A newly launched Solana prediction market called World is operating under a Cloudflare phishing warning after Tools for Humanity, the firm behind World Network's biometric scanning orbs, filed a complaint alleging brand impersonation.

Cloudflare, a content delivery network, flagged World's landing page with a "suspected phishing" notice following the complaint. In correspondence shared by World on X, a Tools for Humanity representative claimed the site was "a fraudulent phishing site using the World brand designed to harvest user credentials through a fake email notification page." The company asked for takedown. Tools for Humanity cited "compromised personal information and potential financial loss" as concerns.

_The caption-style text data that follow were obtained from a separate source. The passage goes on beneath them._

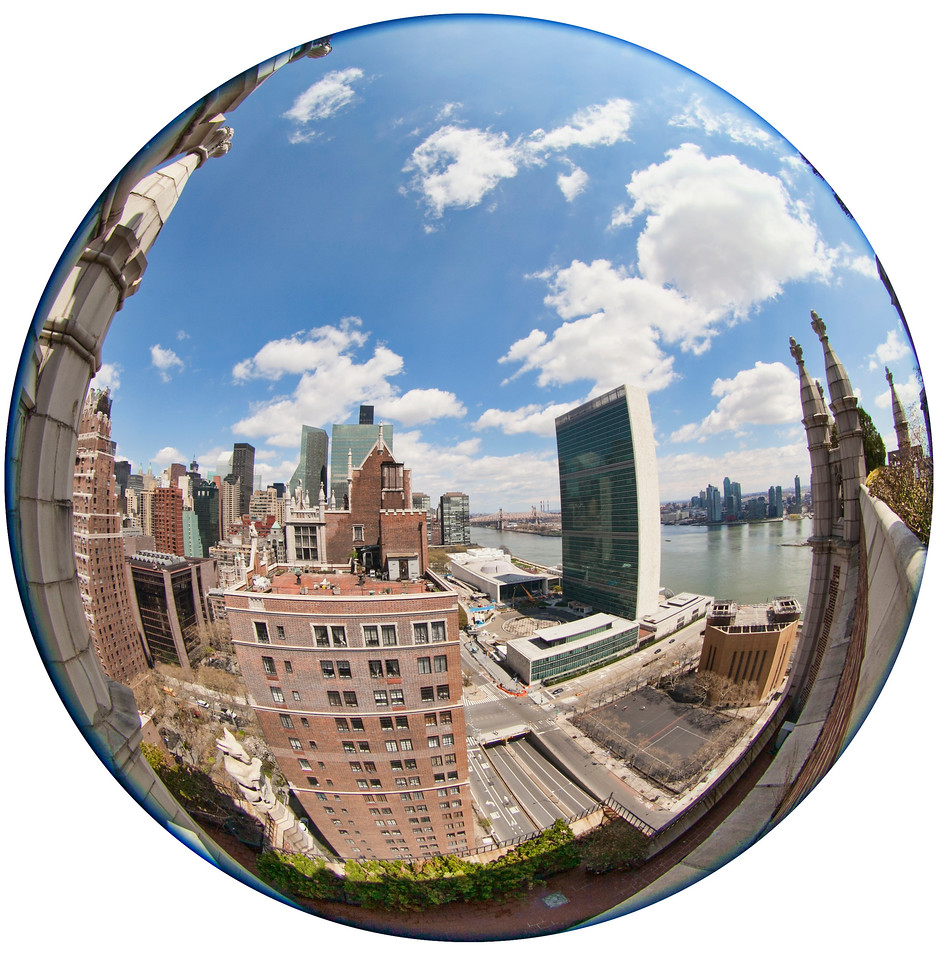 Fisheye view of the United Nations. Taken from the roof terrace at 45 Tudor City Place.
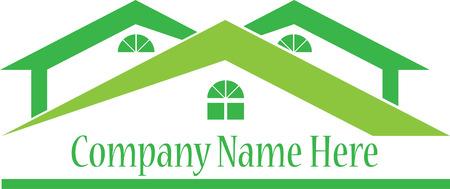 Real Estate Logo Banco de Imagens - 42903439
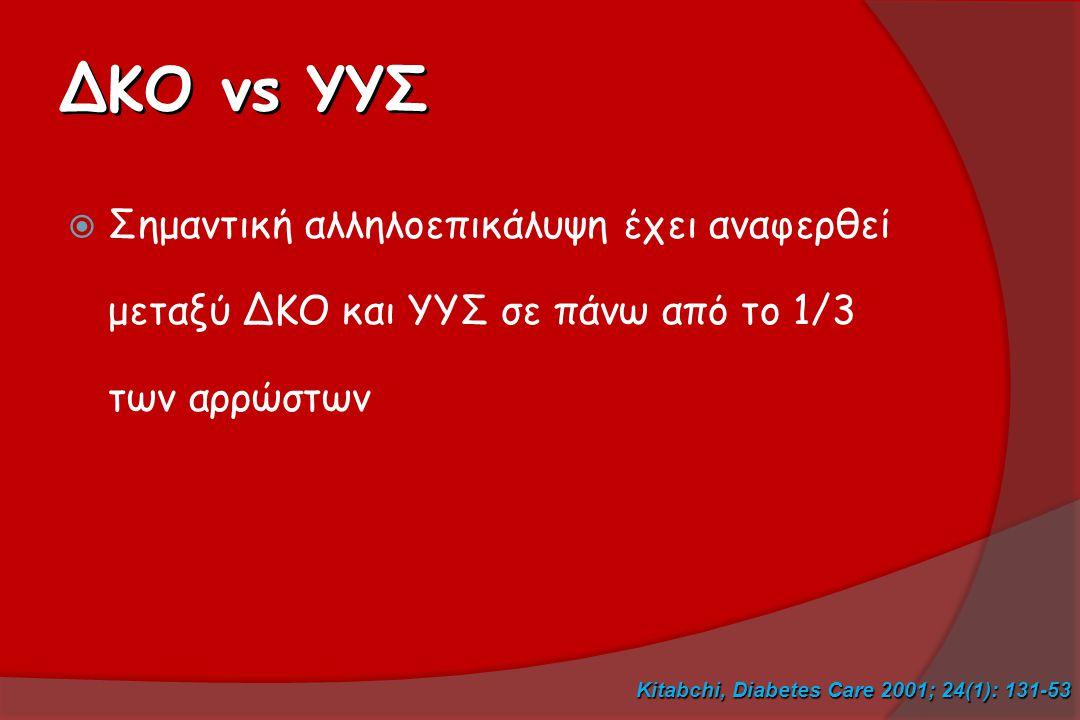 ΔΚΟ vs YYΣ Σημαντική αλληλοεπικάλυψη έχει αναφερθεί μεταξύ ΔΚΟ και ΥΥΣ σε πάνω από το 1/3 των αρρώστων.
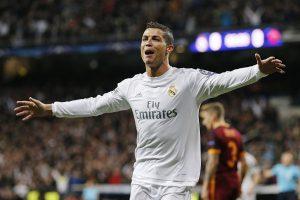 Champions: Ronaldo, è stato bello stare nel Real Madrid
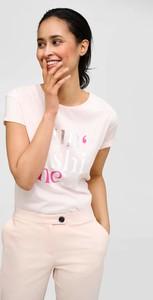 Różowa bluzka ORSAY z okrągłym dekoltem z dżerseju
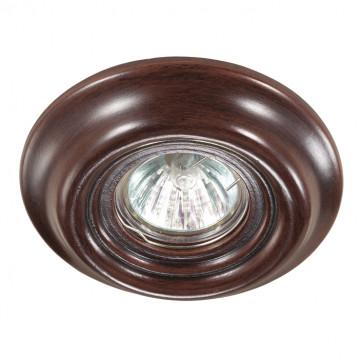 Встраиваемый светильник Novotech Pattern 370089, 1xGU5.3x50W, коричневый, песчаник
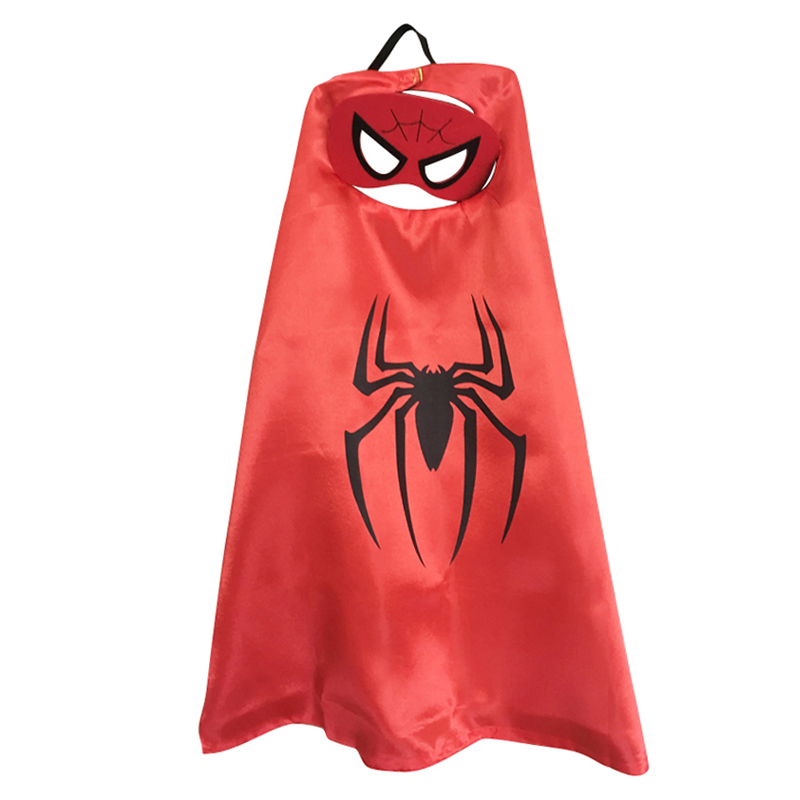 Superhero Capes with Mask Boys Girls Birthday Party Favor Dress Up Halloween Costumes Anime Cosplay 2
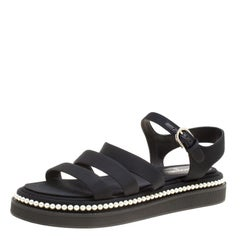 Chanel Black Grosgrain Fabric Faux Pearl Flat Sandals Size 38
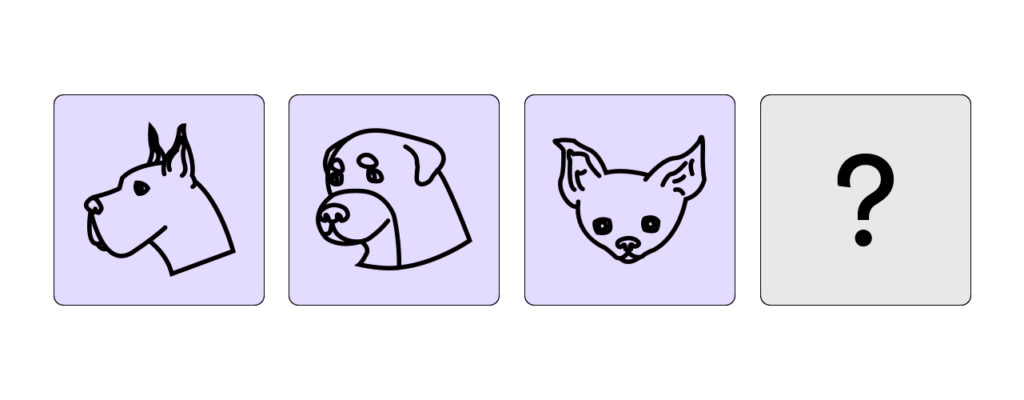 three icons of dogs in similar style and one question mark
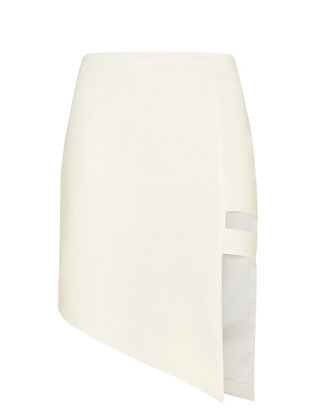 mason by michelle mason Asymmetric Cage Mini Skirt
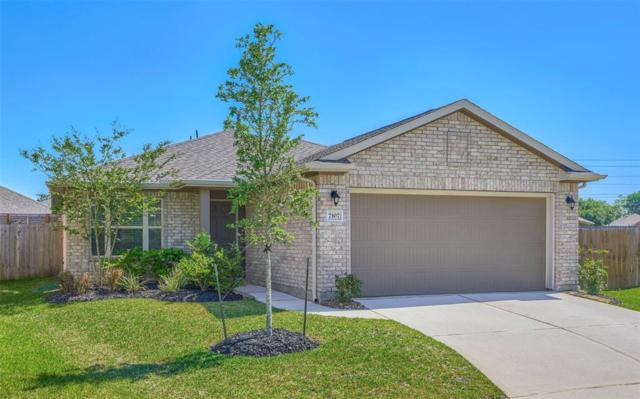 7107 Joan Dee Court, Spring, TX 77389 (MLS #30978646) :: The Home Branch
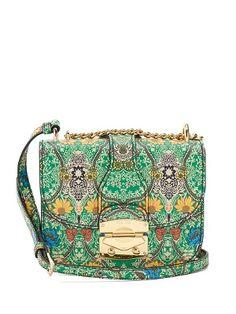 Paisley-print leather cross-body bag  | Miu Miu | MATCHESFASHION.COM US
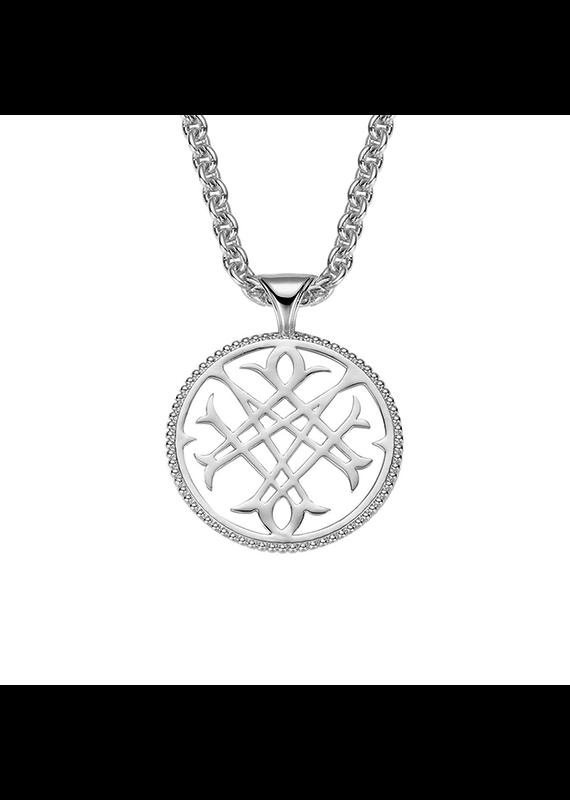 Natalie Wood Designs Logo Pendant Necklace Rhodium Plated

World's response has been dismissive. The team posted on X: "the world is big enough for both of us," and added a note: "sorry we mogged you so badly that Cloudflare had to step in." A follow-up read, "you're not scanning my eyeballs freak." The tone suggests World views the complaint as competitive posturing rather than a legitimate security incident.

What remains unconfirmed

Cloudflare's warning does not indicate whether the platform conducted independent verification of the phishing claim or processed the complaint as a standard takedown request. The "suspected" language suggests preliminary status. Neither World nor Tools for Humanity has provided technical evidence—such as logs, screenshots of the alleged credential-harvesting mechanism, or proof of user compromise—to support or refute the allegation.

The timing sits against Cloudflare's recent announcement of x402, a new monetization system for CDN-protected assets including web pages and APIs. Whether that infrastructure change influenced the handling of this complaint is not documented.

Protos has reached out to Tools for Humanity and Cloudflare for clarification and will update if either responds.

The competitive backdrop

World Network, best known for its controversial iris-scanning "World orbs," is associated with Sam Altman's broader identity and payments ambitions. The newer World prediction market carries enough brand overlap to create legitimate confusion—though whether that confusion was deliberate or coincidental is the core dispute.

World Network's WLD token has declined 98% from its highs amid legal pressure and broader scrutiny of Altman's portfolio. The brand-name collision may compound reputational friction between the two projects, but the complaint itself hinges on whether World's actual behavior matches the phishing allegations.